A few years back (I don’t recall what year, but it was during the months when crude oil was a significant driver of the YM) there was very, very little bond trade for a few months. I remember contemplating adding a few more markets to trade; it was that slow. Then Lehman and Bear and Fannie and Freddie and AIG et al. came along and we had markets even the graybeards on the floor never experienced before.
I’m not saying next week’s FOMC does all that – but I do think the match is being lit.
And that why what the old floor veteran said today really got my attention and why I shared it with the MTS room. For those who missed it, he said: Know when to trade big, trade small, or not at all. Important lessons I’m still trying to master.
This from a guy who is a great stock option player who had a cup of tea in the Dow pit before moving to the screen. (I stood by him in the Dow pit in the late ’90s.) He’s been trading since his teens – but note he says ‘still trying to master.” I have to add, this guy races boats and cars and flies airplanes -and he told me the toughest thing he ever did was trading.
It’s 2:55pm CT Wednesday, my bond and note levels are ready for tonight/tomorrow – and I’m waiting for the SPs to close. It looks like there will not be any MiM trade; I see a discussion about the lack of volume.
So for 10YR notes on Thursday pivot off 124.045; it will provide us with direction. If the bulls can edge trade up through 124.205 they can test resistance at 124.26. The bears will do better if they can take out support (GOOD support) at 123.235; I will favor that move to target 123.05.

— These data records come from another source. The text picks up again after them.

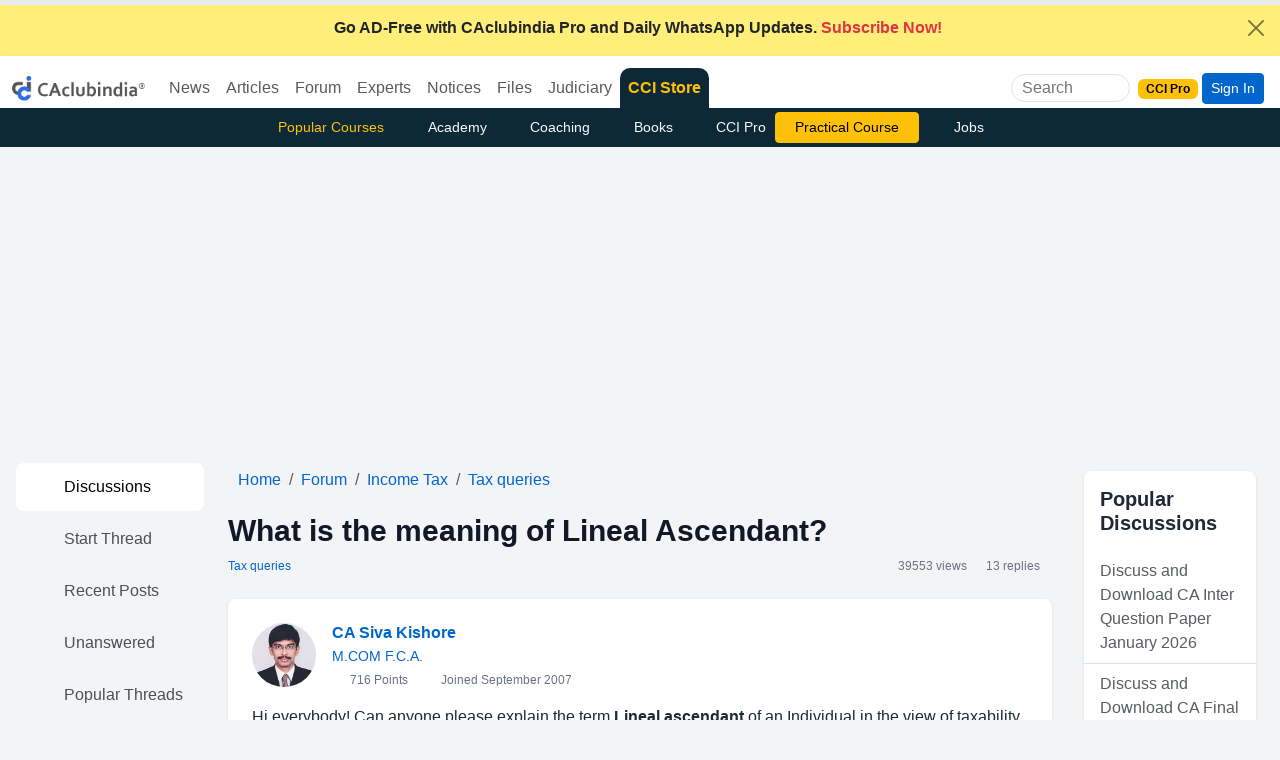

--- FILE ---
content_type: text/html; charset=utf-8
request_url: https://www.google.com/recaptcha/api2/aframe
body_size: 186
content:
<!DOCTYPE HTML><html><head><meta http-equiv="content-type" content="text/html; charset=UTF-8"></head><body><script nonce="FrNN3KQGoODZB8XvI92MVw">/** Anti-fraud and anti-abuse applications only. See google.com/recaptcha */ try{var clients={'sodar':'https://pagead2.googlesyndication.com/pagead/sodar?'};window.addEventListener("message",function(a){try{if(a.source===window.parent){var b=JSON.parse(a.data);var c=clients[b['id']];if(c){var d=document.createElement('img');d.src=c+b['params']+'&rc='+(localStorage.getItem("rc::a")?sessionStorage.getItem("rc::b"):"");window.document.body.appendChild(d);sessionStorage.setItem("rc::e",parseInt(sessionStorage.getItem("rc::e")||0)+1);localStorage.setItem("rc::h",'1768831273630');}}}catch(b){}});window.parent.postMessage("_grecaptcha_ready", "*");}catch(b){}</script></body></html>

--- FILE ---
content_type: image/svg+xml
request_url: https://www.caclubindia.com/img/loading.svg
body_size: 2494
content:
<svg width="48px"  height="48px"  xmlns="http://www.w3.org/2000/svg" viewBox="0 0 100 100" preserveAspectRatio="xMidYMid" class="lds-ellipsis" style="background: none;"><!--circle(cx="16",cy="50",r="10")--><circle cx="84" cy="50" r="0" fill="#0092dd"><animate attributeName="r" values="10;0;0;0;0" keyTimes="0;0.25;0.5;0.75;1" keySplines="0 0.5 0.5 1;0 0.5 0.5 1;0 0.5 0.5 1;0 0.5 0.5 1" calcMode="spline" dur="2.2s" repeatCount="indefinite" begin="0s"></animate><animate attributeName="cx" values="84;84;84;84;84" keyTimes="0;0.25;0.5;0.75;1" keySplines="0 0.5 0.5 1;0 0.5 0.5 1;0 0.5 0.5 1;0 0.5 0.5 1" calcMode="spline" dur="2.2s" repeatCount="indefinite" begin="0s"></animate></circle><circle cx="84" cy="50" r="0.00630569" fill="#d8ebf9"><animate attributeName="r" values="0;10;10;10;0" keyTimes="0;0.25;0.5;0.75;1" keySplines="0 0.5 0.5 1;0 0.5 0.5 1;0 0.5 0.5 1;0 0.5 0.5 1" calcMode="spline" dur="2.2s" repeatCount="indefinite" begin="-1.1s"></animate><animate attributeName="cx" values="16;16;50;84;84" keyTimes="0;0.25;0.5;0.75;1" keySplines="0 0.5 0.5 1;0 0.5 0.5 1;0 0.5 0.5 1;0 0.5 0.5 1" calcMode="spline" dur="2.2s" repeatCount="indefinite" begin="-1.1s"></animate></circle><circle cx="83.9786" cy="50" r="10" fill="#f1f1f1"><animate attributeName="r" values="0;10;10;10;0" keyTimes="0;0.25;0.5;0.75;1" keySplines="0 0.5 0.5 1;0 0.5 0.5 1;0 0.5 0.5 1;0 0.5 0.5 1" calcMode="spline" dur="2.2s" repeatCount="indefinite" begin="-0.55s"></animate><animate attributeName="cx" values="16;16;50;84;84" keyTimes="0;0.25;0.5;0.75;1" keySplines="0 0.5 0.5 1;0 0.5 0.5 1;0 0.5 0.5 1;0 0.5 0.5 1" calcMode="spline" dur="2.2s" repeatCount="indefinite" begin="-0.55s"></animate></circle><circle cx="49.9786" cy="50" r="10" fill="#d8d8d8"><animate attributeName="r" values="0;10;10;10;0" keyTimes="0;0.25;0.5;0.75;1" keySplines="0 0.5 0.5 1;0 0.5 0.5 1;0 0.5 0.5 1;0 0.5 0.5 1" calcMode="spline" dur="2.2s" repeatCount="indefinite" begin="0s"></animate><animate attributeName="cx" values="16;16;50;84;84" keyTimes="0;0.25;0.5;0.75;1" keySplines="0 0.5 0.5 1;0 0.5 0.5 1;0 0.5 0.5 1;0 0.5 0.5 1" calcMode="spline" dur="2.2s" repeatCount="indefinite" begin="0s"></animate></circle><circle cx="16" cy="50" r="9.99369" fill="#0092dd"><animate attributeName="r" values="0;0;10;10;10" keyTimes="0;0.25;0.5;0.75;1" keySplines="0 0.5 0.5 1;0 0.5 0.5 1;0 0.5 0.5 1;0 0.5 0.5 1" calcMode="spline" dur="2.2s" repeatCount="indefinite" begin="0s"></animate><animate attributeName="cx" values="16;16;16;50;84" keyTimes="0;0.25;0.5;0.75;1" keySplines="0 0.5 0.5 1;0 0.5 0.5 1;0 0.5 0.5 1;0 0.5 0.5 1" calcMode="spline" dur="2.2s" repeatCount="indefinite" begin="0s"></animate></circle></svg>

--- FILE ---
content_type: text/plain
request_url: https://www.caclubindia.com/forum/inc/popularnew_3.txt?ts=20260119
body_size: 1130
content:
<a href='/forum/discuss-and-download-ca-inter-question-paper-january-2026-614714.asp' title='Discuss and Download CA Inter Question Paper January 2026' class='list-group-item list-group-item-action'>Discuss and Download CA Inter Question Paper January 2026</a><a href='/forum/discuss-and-download-ca-final-question-paper-september-2025-613897.asp' title='Discuss and Download CA Final Question Paper September 2025' class='list-group-item list-group-item-action'>Discuss and Download CA Final Question Paper September 2025</a><a href='/forum/regarding-stcg-on-equity-614742.asp' title='Regarding STCG on Equity' class='list-group-item list-group-item-action'>Regarding STCG on Equity</a><a href='/forum/pan-and-aadhaar-link-issue-614732.asp' title='Pan and Aadhaar Link Issue' class='list-group-item list-group-item-action'>Pan and Aadhaar Link Issue</a><a href='/forum/itr-updated-return-614726.asp' title='ITR updated return' class='list-group-item list-group-item-action'>ITR updated return</a><a href='/forum/reinsurance-brokerage-section--614717.asp' title='Reinsurance brokerage section?' class='list-group-item list-group-item-action'>Reinsurance brokerage section?</a><a href='/forum/itr-for-trust-12a-614734.asp' title='ITR for Trust- 12A' class='list-group-item list-group-item-action'>ITR for Trust- 12A</a>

Vikram will likely email me and ask if I want to include a chart with this. I talked to a group on my break today and they asked about charts. Charts are useful to me in mainly two ways: when I prepare for the next session(s), and in the course of the day to verify high/low prints (especially in a busy market). Sure, as the day unfolds I’ll watch to see how a chart forms…but I think newer traders need to know: No one in the financial pit (read pros) is looking at charts. Wean yourself off them! If you are new to trading, don’t get addicted to them! The quest for “show me a chart” reminds me of the guy who is given a Lamborghini, $50k, a month to play with it, and told to go to Vegas. And he won’t leave until he makes sure it has a GPS and AAA sends him a route.